◆ PAGINA
Vanna Vinci ha vinto nel 2005 il premio Gran Guinigi al Lucca Comics & Games come miglior disegnatore. Ha pubblicato in Francia e in Italia con Einaudi, Mondadori e Fabbri. Ha collaborato con le riviste “Linus” e “Io Donna”, e attualmente realizza illustrazioni per il quotidiano “l’Unità”. Insegna all’Accademia di belle arti di Bologna.
Com’è nata l’idea di dedicare uno dei tuoi fumetti a questo strabiliante personaggio?
Ho visto per la prima volta la marchesa Casati a una mostra di Boldini a Palazzo Zabarella a Padova nel 2005. All’ingresso della mostra c’era un’enorme fotografia che ritraeva la marchesa, vestita in abiti orientali, Boldini su uno sgabello (l’artista era davvero molto basso) e uno sconosciuto con un enorme turbante. Si trattava ovviamente di una festa in maschera. Poi, l’ultimo quadro della mostra era il secondo ritratto, bellissimo, con le piume di pavone, che Boldini aveva fatto alla marchesa. Il personaggio mi aveva molto incuriosito e avevo cominciato a cercare del materiale su di lei. Lo faccio spesso, anche senza per forza l’intenzione di farci un lavoro sopra. Cercare la documentazione è stato un lavoro piuttosto lungo e avventuroso. Poi, ho deciso di metterla, come fantasma e spirito guida, già vecchia, nel secondo volume di Gatti neri cani bianchi, insieme alla principessa di Lamballe e a Zelda Fitzgerald. Alla fine ho deciso di proporre a Dargaud la sua biografia a fumetti e loro hanno accettato il progetto. Diciamo che ho sentito un forte desiderio di farla rivivere, come di farla nascere ancora. Di farla muovere e apparire come se saltasse fuori in carne e ossa (e occhi!) dai libri e dai ritratti. E il fumetto mi è sembrato un linguaggio perfetto per questo tipo di “evocazione”. E’ un personaggio così forte e peculiare. E’ stato molto intenso lavorare su di lei.

◆ MATERIALE
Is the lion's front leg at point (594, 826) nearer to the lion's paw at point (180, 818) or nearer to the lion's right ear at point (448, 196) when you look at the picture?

◆ CONSEGNE
**A.** Secondo la pagina, in quale anno e in quale luogo Vanna Vinci vide per la prima volta la marchesa Casati?
**B.** Ricopia dalla pagina il tratto che va da "Vanna Vinci ha" fino a "arti di Bologna." compreso.
Le risposte vanno ricavate soltanto dalla pagina.

◆ SOLUZIONI IN ORDINE
**A.** Nel 2005, a una mostra di Boldini a Palazzo Zabarella a Padova.

**B.**
Vanna Vinci ha vinto nel 2005 il premio Gran Guinigi al Lucca Comics & Games come miglior disegnatore. Ha pubblicato in Francia e in Italia con Einaudi, Mondadori e Fabbri. Ha collaborato con le riviste “Linus” e “Io Donna”, e attualmente realizza illustrazioni per il quotidiano “l’Unità”. Insegna all’Accademia di belle arti di Bologna.